Linking D:\a\haskell-language-server\haskell-language-server\dist-newstyle\build\x86_64-windows\ghc-8.10.1\haskell-language-server-\x\haskell-language-server-wrapper\build\haskell-language-server-wrapper\haskell-language-server-wrapper.exe ...
realgcc.exe: error: D:\a\haskell-language-server\haskell-language-server\dist-newstyle\build\x86_64-windows\ghc-8.10.1\haskell-language-server-\x\haskell-language-server-wrapper\build\haskell-language-server-wrapper\haskell-language-server-wrapper-tmp\Paths_haskell_language_server.o: No such file or directory
`gcc.exe' failed in phase `Linker'. (Exit code: 1)

We tried several things including

  • Enabling the LongPathsEnabled registry key to disable this restriction. But it turns out it was already on the entire time and GHC/GCC aren’t using the right Windows API calls
  • Checking out the code in a different root directory, but it doesn’t seem to be possible with GitHub actions
  • Squashing the build directory with just --build-dir=b – still left us 2 characters over the limit!
  • Disabling per-component builds – just fails with another build error

But at the end of the day, the only reliable solution was just to rename haskell-language-server-wrapper to something shorter whilst building:

- name: Shorten binary names
  shell: bash
  run: |
    sed -i.bak -e 's/haskell-language-server/hls/g' \
               -e 's/haskell_language_server/hls/g' \
    sed -i.bak -e 's/Paths_haskell_language_server/Paths_hls/g' \
               src/**/*.hs exe/*.hs

There’s still some sporadic issues with Cabal on Windows and GitHub Actions having infrastructure outages so the builds aren’t 100% flake free yet, but it does provide a rather large build matrix with generous amounts of parallelism. You can check out the first release with binaries here.

The new Haskell Visual Studio Code extension

So you can download the binaries and manually put them on your path, which is fine and dandy, but at the end of the day the ultimate goal was to make the process of setting up a Haskell environment as easy as possible for newcomers. So now the Visual Studio Code now takes full advantage of these binaries by automatically downloading them.
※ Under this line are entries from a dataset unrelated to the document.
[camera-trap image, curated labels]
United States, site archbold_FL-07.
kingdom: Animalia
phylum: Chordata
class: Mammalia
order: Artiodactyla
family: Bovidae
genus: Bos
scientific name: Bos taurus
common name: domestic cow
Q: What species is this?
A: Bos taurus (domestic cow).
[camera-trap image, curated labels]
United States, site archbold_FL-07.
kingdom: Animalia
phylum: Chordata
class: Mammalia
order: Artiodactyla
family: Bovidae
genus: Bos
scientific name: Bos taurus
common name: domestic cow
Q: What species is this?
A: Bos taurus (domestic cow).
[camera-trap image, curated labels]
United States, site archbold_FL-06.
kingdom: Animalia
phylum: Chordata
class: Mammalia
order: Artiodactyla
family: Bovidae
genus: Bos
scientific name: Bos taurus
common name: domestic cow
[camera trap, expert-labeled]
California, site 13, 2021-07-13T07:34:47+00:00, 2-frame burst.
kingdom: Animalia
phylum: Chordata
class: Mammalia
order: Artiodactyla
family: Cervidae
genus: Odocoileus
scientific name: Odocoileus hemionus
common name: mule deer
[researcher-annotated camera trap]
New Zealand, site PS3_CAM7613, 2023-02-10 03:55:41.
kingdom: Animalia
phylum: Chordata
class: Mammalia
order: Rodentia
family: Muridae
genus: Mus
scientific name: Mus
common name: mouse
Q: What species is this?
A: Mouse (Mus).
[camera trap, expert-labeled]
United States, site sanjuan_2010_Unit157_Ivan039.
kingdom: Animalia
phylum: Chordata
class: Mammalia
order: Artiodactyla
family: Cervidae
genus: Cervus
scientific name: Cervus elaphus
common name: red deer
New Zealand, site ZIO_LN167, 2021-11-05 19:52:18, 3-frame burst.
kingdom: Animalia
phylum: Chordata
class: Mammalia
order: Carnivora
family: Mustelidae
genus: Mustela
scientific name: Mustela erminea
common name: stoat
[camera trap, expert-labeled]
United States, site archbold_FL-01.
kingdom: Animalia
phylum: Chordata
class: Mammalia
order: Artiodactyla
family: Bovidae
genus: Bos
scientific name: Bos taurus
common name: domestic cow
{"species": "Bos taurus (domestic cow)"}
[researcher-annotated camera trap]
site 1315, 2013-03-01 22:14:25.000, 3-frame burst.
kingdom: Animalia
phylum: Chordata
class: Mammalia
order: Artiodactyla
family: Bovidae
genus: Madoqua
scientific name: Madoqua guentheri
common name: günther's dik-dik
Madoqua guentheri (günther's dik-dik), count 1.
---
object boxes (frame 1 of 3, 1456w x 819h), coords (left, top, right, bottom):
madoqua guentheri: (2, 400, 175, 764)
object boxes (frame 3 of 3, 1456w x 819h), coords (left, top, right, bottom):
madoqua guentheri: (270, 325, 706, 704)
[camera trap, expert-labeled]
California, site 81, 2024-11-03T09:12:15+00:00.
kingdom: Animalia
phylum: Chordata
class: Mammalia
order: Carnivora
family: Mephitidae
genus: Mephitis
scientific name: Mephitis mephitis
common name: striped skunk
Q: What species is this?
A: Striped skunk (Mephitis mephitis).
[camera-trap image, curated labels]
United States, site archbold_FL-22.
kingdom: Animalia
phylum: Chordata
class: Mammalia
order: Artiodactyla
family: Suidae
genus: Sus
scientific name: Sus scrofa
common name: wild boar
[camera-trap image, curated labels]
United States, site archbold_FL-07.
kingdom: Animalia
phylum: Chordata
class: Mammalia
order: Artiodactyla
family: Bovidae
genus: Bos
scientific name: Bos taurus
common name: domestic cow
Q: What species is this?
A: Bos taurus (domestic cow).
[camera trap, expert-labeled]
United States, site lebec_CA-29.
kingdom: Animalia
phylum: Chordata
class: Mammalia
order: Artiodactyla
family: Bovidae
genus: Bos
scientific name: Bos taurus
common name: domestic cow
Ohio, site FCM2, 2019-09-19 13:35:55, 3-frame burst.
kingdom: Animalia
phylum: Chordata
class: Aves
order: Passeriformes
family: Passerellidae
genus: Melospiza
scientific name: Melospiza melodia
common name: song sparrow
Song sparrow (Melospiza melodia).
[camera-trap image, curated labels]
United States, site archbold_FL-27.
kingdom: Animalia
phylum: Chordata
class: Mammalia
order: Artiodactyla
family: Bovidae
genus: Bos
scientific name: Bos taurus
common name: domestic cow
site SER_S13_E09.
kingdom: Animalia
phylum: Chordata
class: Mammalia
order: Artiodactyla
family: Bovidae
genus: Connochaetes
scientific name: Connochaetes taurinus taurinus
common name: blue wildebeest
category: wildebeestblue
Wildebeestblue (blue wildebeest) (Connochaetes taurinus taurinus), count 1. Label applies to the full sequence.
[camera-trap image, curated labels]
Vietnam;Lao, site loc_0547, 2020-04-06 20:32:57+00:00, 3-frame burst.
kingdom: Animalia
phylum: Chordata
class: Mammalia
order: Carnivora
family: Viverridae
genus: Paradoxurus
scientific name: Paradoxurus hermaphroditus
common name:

It first downloads the wrapper, which it can use to detect what GHC version the project is using. Then once it knows what GHC your project needs, it downloads the appropriate haskell-language-server for the matching GHC and platform before spinning it up. That way you only need the binaries for the GHC versions you are using, and the extension will automatically download the latest binaries whenever a new version of haskell-language-server is released. The video below shows it in action:

Hopefully this one click install will help users get setup a lot more quickly, but it is worth noting that at either GHC, Cabal or Stack still need to be installed depending on the project. They’re needed for both the aforementioned GHC library directory, as well as building dependencies etc. (But someday in the near future, we might be able to automatically download these tools as well!)

In the coming weeks the Visual Studio Code extension, previously known as vscode-hie-server, will be hosted under the Haskell organisation and become just “Haskell” in the extension marketplace. This should give a new unified, official front for the language server, which is a labour of love of the entire community: The road to these static binaries was the work of many contributors across ghcide, hie-bios and haskell-language-server. Thanks to Javier Neira for ironing out all the kinks on Windows, Brian McKenna and amesgen for making the binaries truly static on Linux, and all those who helped test it out.